Vince already sent me the tune and the cable is being shipped tomorow so i should get it by thursday.


----------



## dennisu (Jun 17, 2011)

*TGreyCruze*

Mines in and installed. Big difference when heavy on the throttle. The transmission shifting is the most notable thing with it holding in gear at a lower rpm using increased engine torque and not upshifting which gives better mileage. Also the shifts are harder when in manual.


----------



## TGreyCruze (Feb 21, 2011)

Man i cant wait till i install it. I hope they have my right tranny since there are 3 different versions and that might take a bit of going back and forth to figure out which one he said. 





dennisu said:


> *TGreyCruze*
> 
> Mines in and installed. Big difference when heavy on the throttle. The transmission shifting is the most notable thing with it holding in gear at a lower rpm using increased engine torque and not upshifting which gives better mileage. Also the shifts are harder when in manual.


----------



## TGreyCruze (Feb 21, 2011)

I got the cable and my friend is bringing his laptop. Hopefully i dont run into any problems and im able to tune it tonight.


----------



## gman19 (Apr 5, 2011)

TGreyCruze said:


> Man i cant wait till i install it. I hope they have my right tranny since there are 3 different versions and that might take a bit of going back and forth to figure out which one he said.

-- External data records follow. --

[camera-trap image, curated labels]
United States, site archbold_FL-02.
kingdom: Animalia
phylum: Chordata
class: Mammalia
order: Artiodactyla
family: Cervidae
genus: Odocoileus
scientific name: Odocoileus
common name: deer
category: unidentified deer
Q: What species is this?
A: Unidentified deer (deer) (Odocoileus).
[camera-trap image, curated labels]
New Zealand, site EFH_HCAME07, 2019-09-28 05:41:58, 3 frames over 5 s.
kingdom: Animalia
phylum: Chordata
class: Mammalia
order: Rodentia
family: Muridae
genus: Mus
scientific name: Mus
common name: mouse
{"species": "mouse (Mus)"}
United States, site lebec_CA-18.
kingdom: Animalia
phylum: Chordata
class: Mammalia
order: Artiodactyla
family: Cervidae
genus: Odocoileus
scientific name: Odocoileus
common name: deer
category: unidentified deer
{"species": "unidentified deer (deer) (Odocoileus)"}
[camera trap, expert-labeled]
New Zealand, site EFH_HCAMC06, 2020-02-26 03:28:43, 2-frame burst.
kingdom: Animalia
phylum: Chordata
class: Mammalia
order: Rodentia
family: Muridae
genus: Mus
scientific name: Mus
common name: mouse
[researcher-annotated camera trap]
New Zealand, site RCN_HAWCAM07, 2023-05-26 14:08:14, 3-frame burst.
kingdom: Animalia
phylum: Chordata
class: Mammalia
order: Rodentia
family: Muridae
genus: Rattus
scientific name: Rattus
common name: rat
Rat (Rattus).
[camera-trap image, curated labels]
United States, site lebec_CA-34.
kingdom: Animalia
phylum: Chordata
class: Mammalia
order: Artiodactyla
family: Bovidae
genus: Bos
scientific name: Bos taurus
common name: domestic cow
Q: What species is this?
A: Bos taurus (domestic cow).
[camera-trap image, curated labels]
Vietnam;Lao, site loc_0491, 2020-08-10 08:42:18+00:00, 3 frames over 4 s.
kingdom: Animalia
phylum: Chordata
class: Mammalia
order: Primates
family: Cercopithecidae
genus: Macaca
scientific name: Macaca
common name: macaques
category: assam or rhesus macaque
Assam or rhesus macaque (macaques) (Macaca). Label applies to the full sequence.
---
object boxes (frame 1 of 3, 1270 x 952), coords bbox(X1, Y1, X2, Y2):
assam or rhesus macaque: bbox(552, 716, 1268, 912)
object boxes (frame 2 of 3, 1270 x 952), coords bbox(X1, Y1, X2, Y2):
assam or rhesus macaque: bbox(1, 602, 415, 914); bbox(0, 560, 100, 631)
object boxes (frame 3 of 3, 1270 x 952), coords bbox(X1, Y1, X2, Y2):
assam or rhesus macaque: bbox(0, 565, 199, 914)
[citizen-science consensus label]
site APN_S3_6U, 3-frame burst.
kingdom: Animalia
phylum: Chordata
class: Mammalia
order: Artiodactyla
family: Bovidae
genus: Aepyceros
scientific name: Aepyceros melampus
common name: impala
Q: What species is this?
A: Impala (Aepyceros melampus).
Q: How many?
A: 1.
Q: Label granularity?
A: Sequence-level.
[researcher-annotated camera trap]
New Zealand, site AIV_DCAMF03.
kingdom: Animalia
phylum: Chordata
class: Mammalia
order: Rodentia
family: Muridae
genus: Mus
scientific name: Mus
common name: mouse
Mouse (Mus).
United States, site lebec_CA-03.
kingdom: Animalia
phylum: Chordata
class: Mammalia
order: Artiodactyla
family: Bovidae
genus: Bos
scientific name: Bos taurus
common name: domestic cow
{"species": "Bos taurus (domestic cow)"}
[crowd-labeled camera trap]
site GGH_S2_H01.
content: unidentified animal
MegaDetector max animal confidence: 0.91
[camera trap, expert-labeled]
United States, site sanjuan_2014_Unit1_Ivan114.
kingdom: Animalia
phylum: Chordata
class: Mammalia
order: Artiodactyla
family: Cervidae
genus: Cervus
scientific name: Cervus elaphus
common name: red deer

3 trannys....I assume refers to 2011 models exclusively. The 6AT was changed somewhat for the 2012 model year. I picked mine up Tuesday evening. Is a different tune required for the 2012 6AT...if so then I guess there are 4 tranny possibilities across the Cruze line now.


----------



## FieroItaliano85 (Aug 5, 2011)

I bought my tune yesterday, still waiting for it and the tactrix cable. I am very excited to see how much faster it will be!!!


----------



## TGreyCruze (Feb 21, 2011)

I did a new post and write up on my tune. Let me know. Im still going to run a stock one and do a vid when i have the time.


----------